### Short problem 1:
Rewrite the paragraph beginning "Here is the structure for benzene" from the forum thread on counting pi electrons in two shorter sentences, keeping its main facts.

Calculating Pi Electron Count with Huckel Rule

[snshusat161]

I was studying Huckel Rule. And I stuck on one of the point.

(iv) The total number of pi electrons in the molecular species or ion should be 4n + 2 where n = 0, 1, 2, ...... etc.


But I don't know how to calculate the number of pi electron. Do you have any idea about it.

 

[Borek]

You need to know structure of the molecule and types of bonds between atoms. If you know the first, the second should be a breeze.

--
methods

 

[snshusat161]

I know there are three types of bonds i.e., single bond, double bond and triple bond. I'll also have structure. for instance take the structure of benzene. Now how to calculate the number of pi electrons?

 

[Char. Limit]

Well, you know that it's going to equal 4n+2 for some integer n.

Then you can just count them, as long as you know the structure.

Take Benzene... the structure has been ingrained into my head by now, might be the same for you. How many pi electrons does it have?

Spoiler

Hint: How does bonding work between carbons?

 

[Rohit Mallya]

6 pi electron in Benzene..!

 

[Rohit Mallya]

and in Huckle's rule n=1.

 

[snshusat161]

[PLAIN]http://csrchem2005.bootsglobal.com/library/benzene.gif[/CENTER]

Here is the structure for benzene. Rohit, I know that benzene has 6 pi electron but I need to know how to calculate it. Benzene is the simplest structure in our course and I'm going to face lot more complicated structures so I need to know the exact method to calculate not the theoretical data.​

 

[snshusat161]

I can see that there are three double bonds so should I think that each double bond contribute two pi electron to molecule?

 

[Borek]

6 pi electron in Benzene..!

and in Huckle's rule n=1.

Do you think you have helped OP? I doubt.

Do you care to explain how you calculated pi electrons in benzene to give an example?

 

[Rohit Mallya]

Oh Borek Sir I didn't mean to say that...!
Very Sorry Sir :(
One double bond is equivalent to 2 pi electrons so 3[double bonds]*2[electrons] = 6 pi electrons

 

[Rohit Mallya]

Yes you are correct snshusat161..!

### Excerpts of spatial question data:
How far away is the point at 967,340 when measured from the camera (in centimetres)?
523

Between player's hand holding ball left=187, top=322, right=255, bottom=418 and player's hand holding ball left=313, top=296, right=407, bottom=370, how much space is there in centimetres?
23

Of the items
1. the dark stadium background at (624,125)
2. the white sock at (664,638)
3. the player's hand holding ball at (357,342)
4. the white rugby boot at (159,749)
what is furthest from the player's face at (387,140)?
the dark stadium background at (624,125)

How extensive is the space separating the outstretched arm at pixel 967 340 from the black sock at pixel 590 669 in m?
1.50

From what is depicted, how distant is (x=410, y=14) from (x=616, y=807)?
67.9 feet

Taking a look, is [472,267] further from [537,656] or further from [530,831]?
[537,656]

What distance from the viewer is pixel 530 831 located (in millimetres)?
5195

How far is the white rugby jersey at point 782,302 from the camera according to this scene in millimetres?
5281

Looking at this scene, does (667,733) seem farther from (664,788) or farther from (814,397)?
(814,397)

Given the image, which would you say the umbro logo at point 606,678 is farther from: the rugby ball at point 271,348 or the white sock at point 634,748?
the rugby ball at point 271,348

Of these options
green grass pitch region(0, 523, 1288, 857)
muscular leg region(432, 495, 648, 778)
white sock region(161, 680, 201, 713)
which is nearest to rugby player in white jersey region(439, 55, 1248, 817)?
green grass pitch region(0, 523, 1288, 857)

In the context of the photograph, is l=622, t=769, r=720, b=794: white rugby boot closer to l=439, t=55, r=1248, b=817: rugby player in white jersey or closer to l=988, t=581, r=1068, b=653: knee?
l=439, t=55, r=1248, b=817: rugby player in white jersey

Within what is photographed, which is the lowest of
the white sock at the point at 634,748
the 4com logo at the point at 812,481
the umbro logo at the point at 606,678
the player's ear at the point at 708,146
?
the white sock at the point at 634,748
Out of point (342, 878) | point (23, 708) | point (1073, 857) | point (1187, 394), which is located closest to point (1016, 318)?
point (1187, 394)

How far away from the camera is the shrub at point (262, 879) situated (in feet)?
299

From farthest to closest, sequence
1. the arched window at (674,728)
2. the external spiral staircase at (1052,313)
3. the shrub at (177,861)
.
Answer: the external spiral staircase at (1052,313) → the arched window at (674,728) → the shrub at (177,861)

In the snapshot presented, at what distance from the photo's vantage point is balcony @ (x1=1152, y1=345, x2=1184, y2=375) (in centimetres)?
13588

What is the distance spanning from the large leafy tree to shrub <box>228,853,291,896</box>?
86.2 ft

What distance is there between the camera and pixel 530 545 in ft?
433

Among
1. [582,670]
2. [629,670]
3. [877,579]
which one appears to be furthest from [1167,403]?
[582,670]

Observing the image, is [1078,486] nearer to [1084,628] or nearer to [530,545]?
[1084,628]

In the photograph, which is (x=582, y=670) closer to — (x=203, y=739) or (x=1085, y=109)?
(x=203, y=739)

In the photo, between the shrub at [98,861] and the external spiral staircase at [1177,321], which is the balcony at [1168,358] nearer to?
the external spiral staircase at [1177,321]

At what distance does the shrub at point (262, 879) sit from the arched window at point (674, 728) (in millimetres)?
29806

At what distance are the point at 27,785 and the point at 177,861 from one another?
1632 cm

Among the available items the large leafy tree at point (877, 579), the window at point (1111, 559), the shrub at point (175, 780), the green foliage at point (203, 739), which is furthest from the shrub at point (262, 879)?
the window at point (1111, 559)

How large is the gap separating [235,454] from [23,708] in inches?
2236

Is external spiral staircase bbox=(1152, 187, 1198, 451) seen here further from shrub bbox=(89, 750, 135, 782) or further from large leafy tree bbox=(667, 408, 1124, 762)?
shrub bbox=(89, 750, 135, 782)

### Short problem 2:
Update the listing from the line with "In the photo, between" through the end of the listing, replacing "large leafy tree" with "broad-leaved tree" and leaving everything else unchanged.

### Worked answer 1:
The poster shares a benzene structure and tells Rohit that they already know benzene has 6 pi electrons but want to know how to calculate that number. Because benzene is the simplest structure in their course and far more complicated ones lie ahead, they need the exact method of calculation rather than the theoretical data.

### Worked answer 2:
In the photo, between the shrub at [98,861] and the external spiral staircase at [1177,321], which is the balcony at [1168,358] nearer to?
the external spiral staircase at [1177,321]

At what distance does the shrub at point (262, 879) sit from the arched window at point (674, 728) (in millimetres)?
29806

At what distance are the point at 27,785 and the point at 177,861 from one another?
1632 cm

Among the available items the broad-leaved tree at point (877, 579), the window at point (1111, 559), the shrub at point (175, 780), the green foliage at point (203, 739), which is furthest from the shrub at point (262, 879)?
the window at point (1111, 559)

How large is the gap separating [235,454] from [23,708] in inches?
2236

Is external spiral staircase bbox=(1152, 187, 1198, 451) seen here further from shrub bbox=(89, 750, 135, 782) or further from broad-leaved tree bbox=(667, 408, 1124, 762)?
shrub bbox=(89, 750, 135, 782)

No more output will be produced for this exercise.